This mostly happens when the maximum coverage has not been attained, e.g., in dilute systems and/or when the adsorption capacity of adsorbent is too high. As an attempt to obtain distinguishable results, one can conduct an experiment using extended range of adsorbate concentration towards higher levels.

In any case, drawing mechanistic conclusions alone from isotherm fitting should be avoided. Isotherms results should be better discussed in conjunction with results obtained from studies on kinetics and thermodynamics. Having information about the adsorbent's characteristics, especially the morphology and the surface chemistry, also provide useful supporting evidence during interpreting the adsorption behaviors.

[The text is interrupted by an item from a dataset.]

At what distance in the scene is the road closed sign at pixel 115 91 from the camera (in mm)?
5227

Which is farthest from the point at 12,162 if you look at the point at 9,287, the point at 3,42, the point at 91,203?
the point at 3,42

The first question is whether there was a proper check for adequate descritpion of the experimental data by these two models. Use of correlation coefficients is generally not sufficient. Sum of squares of deviations, for calculated minus experimental values, should be examined for statistical significance, with accounting for experimental scatter. One good test is "lack-of-fit" (may be found in the texbooks). Both models may be found good but yet not describing the data adequately. Both models may be found describing data adequately, or only one. In the case if both models seem to describe the data adequately, i..e, deviations of th the fitted data from the experimental values show no trend and may be just assigned to random scatter, I would say, it is not possible to choose between a model demonstrating a saturation (Langmuir) and the model typically interpretated as associated with exponential distribution of the sites acording to the energy. In other words, we cannot choose between two conceptual points, an one type of sites or variety...Both hypotheses fit the experimental data. So, what we could learn yet from the data? One certain conclusion is that sorption isotherm is non-linear, and there is a gradual saturation of sorption site(s). To distinguish between the models, one may either extend solute concentration, as suggested by Mr. Mushariv Khan, or vary, for example, temperature. If the isotherm measured at another temperature fitted by Langmuir model shows a different maximal capacity, the Langmuir model is conceptually not suitable (since the capacity is not supposed to change with temperature). In principle, there is one more, "delicate" analysis: Langmuir model tends to linear isotherm, when reducing solute concentrations whereas Freundlich model never tends to linear isotherms. So, by carefully examining the data distribution along the lower solute range, this could be also revealed.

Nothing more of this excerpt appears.